Let $x = x(u,v)$, $y = y(u,v)$ and $z = z(u,v)$. Then \begin{align*} dS &= \sqrt{dx^2dy^2+dy^2dz^2+dx^2dz^2} \\ &= dudv\sqrt{\frac{dx^2dy^2+dy^2dz^2+dx^2dz^2}{du^2dv^2}} \\ &= dudv\sqrt{\frac{dx^2dy^2}{du^2dv^2} + \frac{dy^2dz^2}{du^2dv^2} + \frac{dx^2dz^2}{du^2dv^2}} \\ &= dudv\sqrt{\left(\frac{dxdy}{dudv}\right)^2 + \left(\frac{dydz}{dudv}\right)^2 + \left(\frac{dxdz}{dudv}\right)^2} \\ \end{align*}

It's known that

$$\frac{dxdy}{dudv} = \left| \frac{D(x,y)}{D(u,v)} \right| = \left| \det \begin{pmatrix} \frac{\partial x}{\partial u} & \frac{\partial x}{\partial v} \\ \frac{\partial y}{\partial u} & \frac{\partial y}{\partial v} \end{pmatrix} \right| = \left| \frac{\partial x}{\partial u} \frac{\partial y}{\partial v} - \frac{\partial x}{\partial v} \frac{\partial y}{\partial u} \right|$$

And

$$\frac{dydz}{dudv} = \left| \frac{\partial y}{\partial u} \frac{\partial z}{\partial v} - \frac{\partial y}{\partial v} \frac{\partial z}{\partial u} \right|$$

$$\frac{dxdz}{dudv} = \left| \frac{\partial x}{\partial u} \frac{\partial z}{\partial v} - \frac{\partial x}{\partial v} \frac{\partial z}{\partial u} \right|$$

Substitute these into the equation of (dS) \begin{align*} dS = dudv\sqrt{ \left( \left| \frac{\partial x}{\partial u} \frac{\partial y}{\partial v} - \frac{\partial x}{\partial v} \frac{\partial y}{\partial u} \right| \right)^2 + \left( \left| \frac{\partial y}{\partial u} \frac{\partial z}{\partial v} - \frac{\partial y}{\partial v} \frac{\partial z}{\partial u} \right| \right)^2 + \left( \left| \frac{\partial x}{\partial u} \frac{\partial z}{\partial v} - \frac{\partial x}{\partial v} \frac{\partial z}{\partial u} \right| \right)^2} \end{align*}

Drop the absolute value signs and rearrange. I get $$ dS = \sqrt{ \left( \frac{\partial y}{\partial u} \frac{\partial z}{\partial v} - \frac{\partial z}{\partial u} \frac{\partial y}{\partial v} \right)^2 + \left( \frac{\partial z}{\partial u} \frac{\partial x}{\partial v} - \frac{\partial x}{\partial u} \frac{\partial z}{\partial v} \right)^2 + \left( \frac{\partial x}{\partial u} \frac{\partial y}{\partial v} - \frac{\partial y}{\partial u} \frac{\partial x}{\partial v} \right)^2} dudv \text{ (Q.E.D)} $$

2. Assume $dS = \sqrt{dx^2dy^2+dy^2dz^2+dx^2dz^2}$ is true, prove that $dS = dxdy$ in $\mathbb{R}^2$.

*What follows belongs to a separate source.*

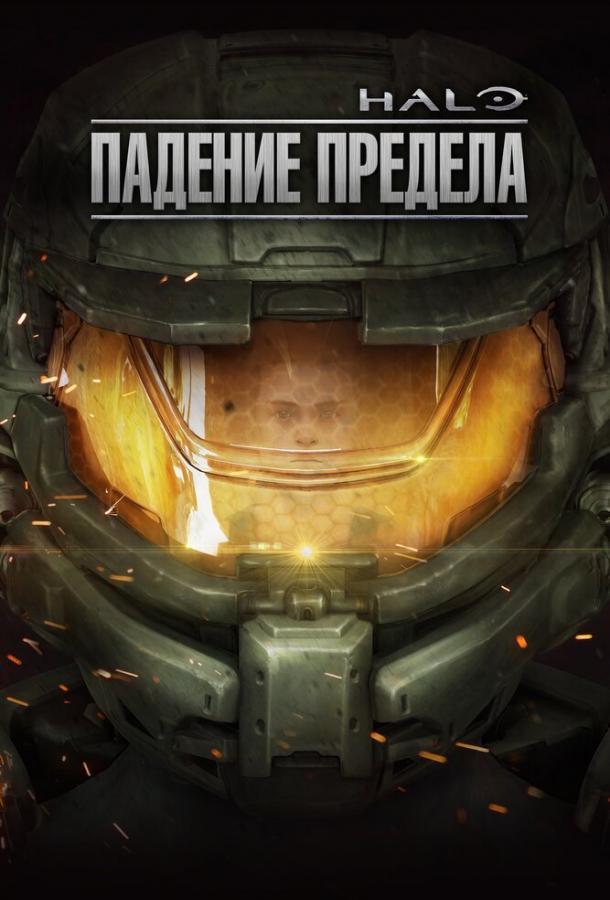 Halo: Падение предела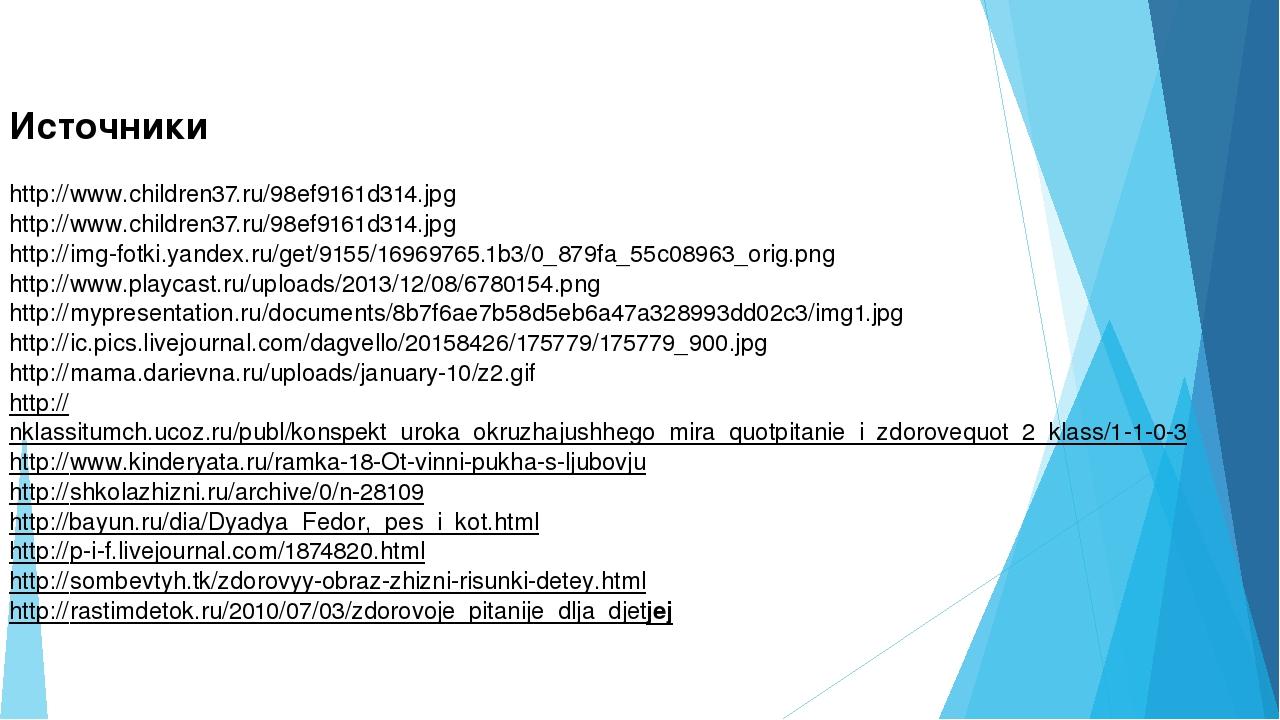 Источники http://www.children37.ru/98ef9161d314.jpg http://www.children37.ru/...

In $\mathbb{R}^2$, for any pairs ((x,y)), $z = 0$ and $dz = 0$.

Therefore \begin{align*} dS &= \sqrt{dx^2dy^2+dy^2dz^2+dx^2dz^2} \\ &= \sqrt{dx^2dy^2+dy^20^2+dx^20^2} \\ &= \sqrt{dx^2dy^2} \\ &= dxdy \text{ (Q.E.D).} \end{align*}

There are more examples of implications, but I think two are enough to convey my thoughts.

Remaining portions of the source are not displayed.